Rewrite every line of the data below with "Photo" changed to "Image" and the rest of the wording unchanged, omitting the pictures from your answer.

◇ ◇ ◇

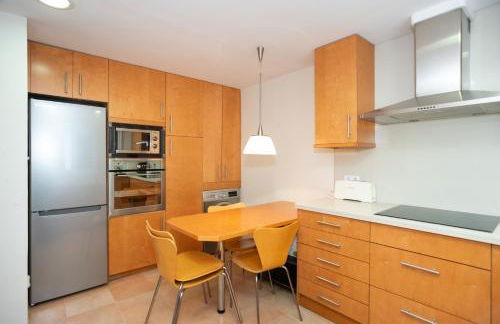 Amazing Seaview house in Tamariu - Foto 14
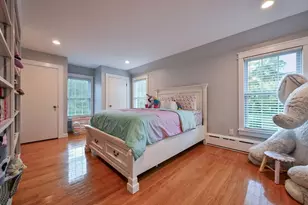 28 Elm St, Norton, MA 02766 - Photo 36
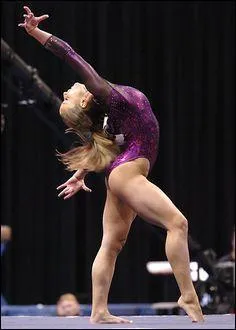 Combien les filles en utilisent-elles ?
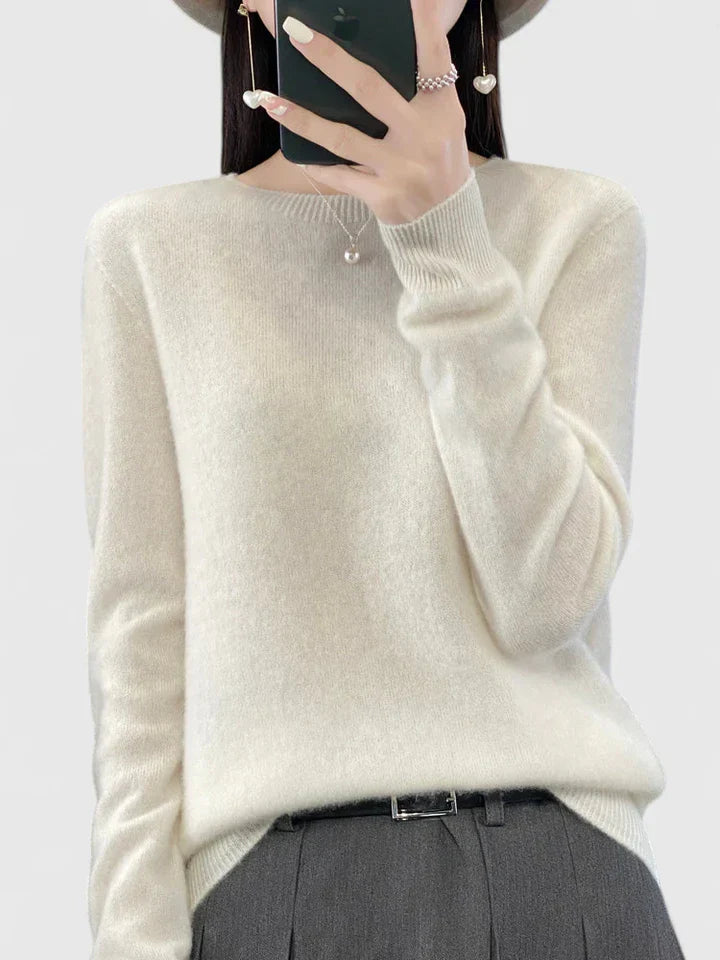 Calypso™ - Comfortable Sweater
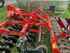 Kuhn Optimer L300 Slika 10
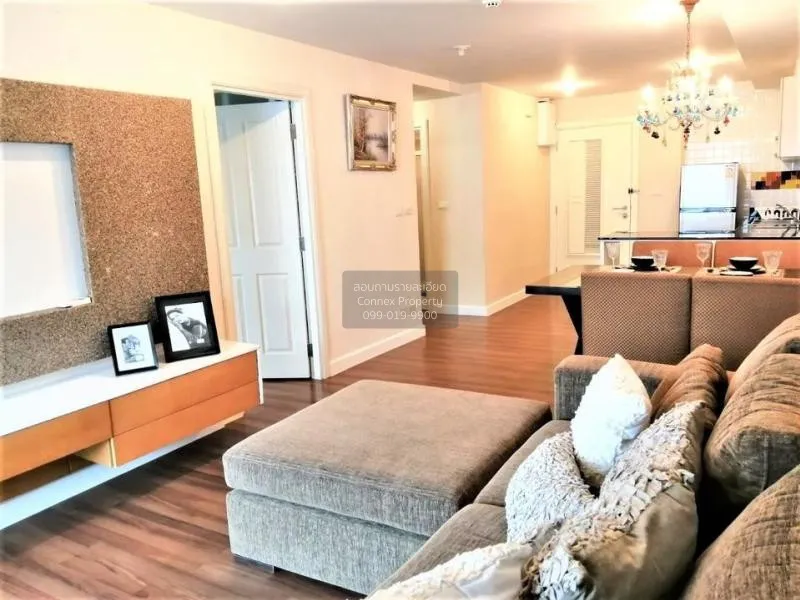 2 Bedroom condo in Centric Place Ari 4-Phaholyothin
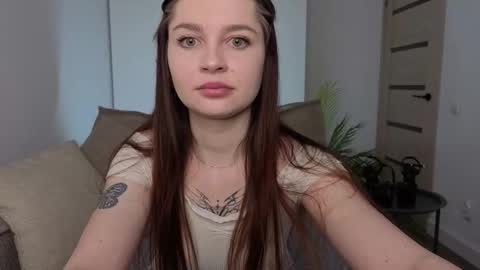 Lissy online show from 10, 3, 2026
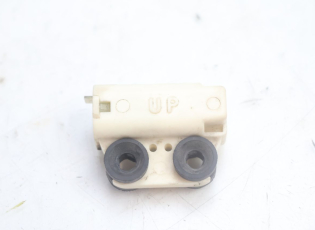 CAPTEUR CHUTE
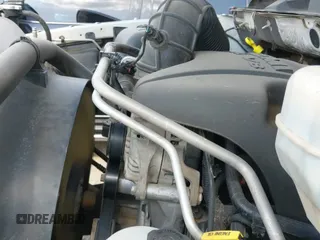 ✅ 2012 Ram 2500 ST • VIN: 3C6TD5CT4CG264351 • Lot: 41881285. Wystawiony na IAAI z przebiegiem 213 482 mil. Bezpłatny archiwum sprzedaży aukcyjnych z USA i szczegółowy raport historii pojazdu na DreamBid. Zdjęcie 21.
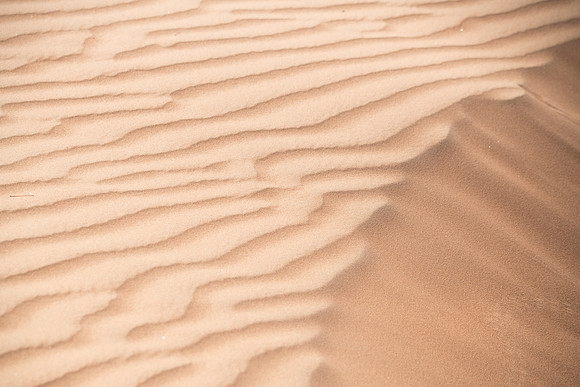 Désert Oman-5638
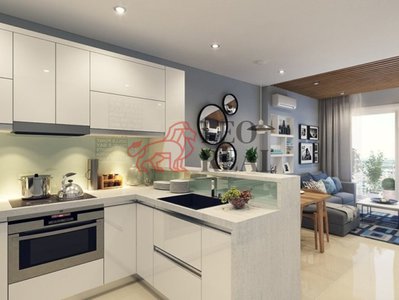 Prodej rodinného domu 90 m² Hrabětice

◇ ◇ ◇

Solution for this problem:
 Amazing Seaview house in Tamariu - Foto 14
 28 Elm St, Norton, MA 02766 - Image 36
 Combien les filles en utilisent-elles ?
 Calypso™ - Comfortable Sweater
 Kuhn Optimer L300 Slika 10
 2 Bedroom condo in Centric Place Ari 4-Phaholyothin
 Lissy online show from 10, 3, 2026
 CAPTEUR CHUTE
 ✅ 2012 Ram 2500 ST • VIN: 3C6TD5CT4CG264351 • Lot: 41881285. Wystawiony na IAAI z przebiegiem 213 482 mil. Bezpłatny archiwum sprzedaży aukcyjnych z USA i szczegółowy raport historii pojazdu na DreamBid. Zdjęcie 21.
 Désert Oman-5638
 Prodej rodinného domu 90 m² Hrabětice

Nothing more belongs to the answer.